Let $V$ be a vector space over a field $\mathbb{K}$ and $\Phi$ an endomorphism of $V$.
I want to check if the following statements are correct or not.
- If $\Phi^2=\Phi$, then $\Phi$ has no other eigenvalues than $0$ and $1$.
This statement is correct.
Let $\lambda\in \mathbb{K}$ an eigenvaulue of $\Phi$, $v\in V\setminus\{0\}$ a corresponding eigenvector.
Then it holds that $\Phi (v)=\lambda \cdot v$ and $\Phi^2(v)=\Phi \left (\Phi (v)\right )=\Phi (\lambda v)=\lambda \cdot \left (\lambda \cdot v\right )=\lambda^2\cdot v$.
Since $\Phi^2=\Phi$, it follows that $\lambda^2\cdot v=\lambda \cdot v\Rightarrow \lambda^2\cdot v-\lambda \cdot v=0\Rightarrow \left (\lambda^2-\lambda \right )\cdot v=0$.
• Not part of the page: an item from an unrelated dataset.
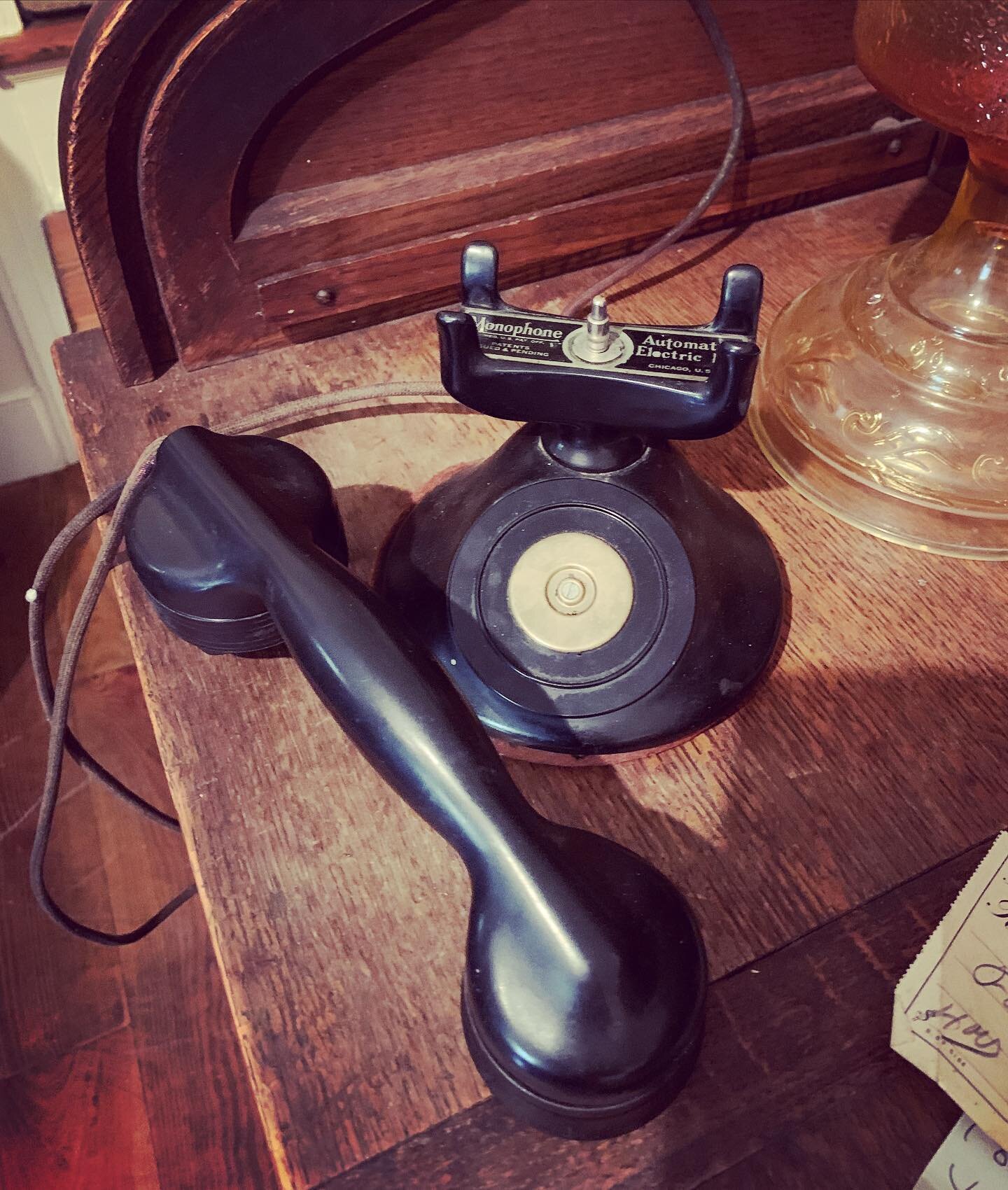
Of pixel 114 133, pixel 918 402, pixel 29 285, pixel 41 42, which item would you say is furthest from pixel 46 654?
pixel 29 285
Since $v\neq 0$ it must be $\lambda^2-\lambda=0$. From that we get that $\lambda\left (\lambda-1\right )=0$. So it is either $\lambda=0$ or $\lambda=1$.
Is everything correct?
- If $\Phi^2$ has the eigenvalue $\lambda^2$, then $\Phi$ has the eigenvalue $\lambda$.
Could you give me a hint for this statement?
- If $\Phi$ is bijective and $\lambda$ is an eigenvalue of $\Phi$, then $\lambda^{-1}$ is an eigenvalue of $\Phi^{-1}$.
Let $\lambda\in \mathbb{K}$ an eigenvaulue of $\Phi$, $v\in V\setminus\{0\}$ a corresponding eigenvector.
Then it holds that $\Phi (v)=\lambda v$.
Since $\Phi$ is bijective, it s invertible, i.e. $\Phi^{-1}$ exists.
So we get $\Phi^{-1}\left (\Phi (v)\right )=\Phi^{-1}\left (\lambda v\right )\Rightarrow v=\Phi^{-1}\left (\lambda v\right )$.
Since $\Phi$ is a linear map, $\Phi^{-1}$ is also linear, or not?
So we get $v=\lambda \Phi^{-1}\left (v\right )\Rightarrow \Phi^{-1}\left (v\right )=\lambda^{-1}v$.
But how do we know that $\lambda$ is not equal to $0$ ?
From $\Phi^{-1}\left (v\right )=\lambda^{-1}v$ we get $\lambda^{-1}$ is an eigenvalue of $\Phi^{-1}$, or not?
Looks good to me.
Consider $1\times 1$ matrices and find a counterexample
$\lambda\neq0$ because $\Phi$ is injective. No injective endomorphism can have $0$ as an eigenvalue.